Wie die Überschrift schon sagt, war ich zum aller erste Mal (22.08.2017) in Tokyo-Shibuya. In meiner ersten Reise 2009 und in meinem 10 monatigen Aufenthalt 2014/2015 in Japan habe ich es irgendwie nicht geschafft mir Shibuya anzuschauen. Warum will man überhaupt nach Shibuya? Das kann ganz verschiedene Gründe haben, einerseits besuchen Reisende Shibuya um shoppen zu gehen oder eins der vielen Restaurants/Cafes aufzusuchen. Die anderen wichtigen Gründe sind eine der größten Hauptkreuzung zu überqueren und zu sehen und sich einmal die Hunde-Statue „Hachiko“ anzusehen.

Für mich persönlich war es wichtig einmal die große Hauptkreuzung zu sehen und mit dem ganzen Menschenstrom diese zu überqueren. Ich habe zwar nie den Film gesehen, aber die Geschichte vom treuen Hund „Hachiko“ müsste fast jedem bekannt sein. Deshalb wollte ich sie mir unbedingt mal anschauen. Die Hunde-Statue ist außerdem ein beliebter Treffpunkt, um sich mit Freunde zu verabreden. Zum Abschluss noch ein paar Bilder und ein Video von Shibuya 😀

 

Rathaus Shinjuku und Akasaka Palast

Da der Prüfungsstress vorbei ist kommt wieder ein Eintrag 🙂

Bei diesem Eintrag geht es um Montag, den 27.07.2015. Ich wusste nicht wirklich was ich an diesem Tag unternehmen sollte, da alles was mit Kultur zu tun und mich interessiert geschlossen hatte 😦

Also musste ich mir was anderes überlegen, da ich noch nie in Shinjuku war, machte ich mich auf den Weg, um auf die kostenlose Aussichtsplattform des Shinjuku Rathauses zu gelangen. Von Akasaka nach Shinjuku ist es ein kurzer Weg mit der Bahn. Am Bahnhof Shinjuku musste ich zum West-Ausgang.  In Richtung Westen befinden sich das Rathaus von Shinjuku und Wolkenkratzer. Um den Bahnhof Shinjuku befinden sich viele Einkaufsmöglichkeiten und Restaurants. Wenn man Richtung Nordosten geht, erreicht man das größte Rotlichtviertel Japans (Kabukicho).

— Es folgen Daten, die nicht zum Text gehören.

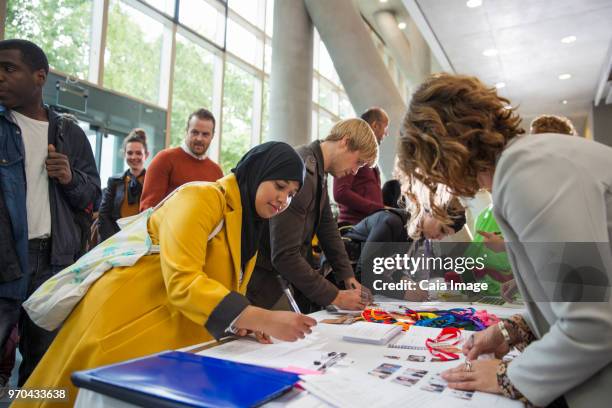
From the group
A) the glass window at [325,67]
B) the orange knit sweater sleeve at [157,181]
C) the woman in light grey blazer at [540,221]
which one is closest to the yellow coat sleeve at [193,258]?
the woman in light grey blazer at [540,221]

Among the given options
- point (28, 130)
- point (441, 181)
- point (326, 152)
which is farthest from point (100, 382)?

Am Rathaus angekommen musste ich eine Etage nach unten gehen und dann durch eine Sichheitskontrolle. Dann ging es mit einem Fahrstuhl ganz nach oben. Dadurch das es kostenlos war kann man das definitiv machen, aber man sollte nicht zu viel ertwarten. Es wirkt alles schon ein bisschen älter und der Ausblick ist zwar immer noch schön, aber da würde eher den Tokyo Tower empfehlen. Wie der Ausblick auf den Skytree ist kann ich nicht beurteilen, aber da müsste ich auch noch rauf 😀

Danach hatte ich mich in ein Kaffee geflüchtet und eine Pause gemacht. Weiter ging es zu einem Park, von dort aus bin ich dann zu meinem Hotel gelaufen. Auf den Weg  dort hin entdeckte ich den Akasaka Palast, leider war die Anlage geschlossen und deshalb konnte ich nur ein paar Bilder von Aussen machen.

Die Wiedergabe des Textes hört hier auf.